→ What to work on: Reproduce exactly, from the data that follows, the line with "genus: Crocuta", the line with "A: Sequence-level.", and every line that lies between them.

→ Given data:
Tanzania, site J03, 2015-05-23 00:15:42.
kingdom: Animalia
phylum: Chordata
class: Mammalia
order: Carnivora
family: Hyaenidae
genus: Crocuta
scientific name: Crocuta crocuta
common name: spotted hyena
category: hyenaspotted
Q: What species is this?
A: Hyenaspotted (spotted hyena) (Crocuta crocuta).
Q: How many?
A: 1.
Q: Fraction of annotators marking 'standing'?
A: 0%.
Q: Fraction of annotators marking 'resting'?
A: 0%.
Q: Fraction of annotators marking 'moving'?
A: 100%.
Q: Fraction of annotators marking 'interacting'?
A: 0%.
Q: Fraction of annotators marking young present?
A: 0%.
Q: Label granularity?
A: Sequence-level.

--

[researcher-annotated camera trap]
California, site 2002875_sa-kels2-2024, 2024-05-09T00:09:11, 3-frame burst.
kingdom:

→ Result below:
genus: Crocuta
scientific name: Crocuta crocuta
common name: spotted hyena
category: hyenaspotted
Q: What species is this?
A: Hyenaspotted (spotted hyena) (Crocuta crocuta).
Q: How many?
A: 1.
Q: Fraction of annotators marking 'standing'?
A: 0%.
Q: Fraction of annotators marking 'resting'?
A: 0%.
Q: Fraction of annotators marking 'moving'?
A: 100%.
Q: Fraction of annotators marking 'interacting'?
A: 0%.
Q: Fraction of annotators marking young present?
A: 0%.
Q: Label granularity?
A: Sequence-level.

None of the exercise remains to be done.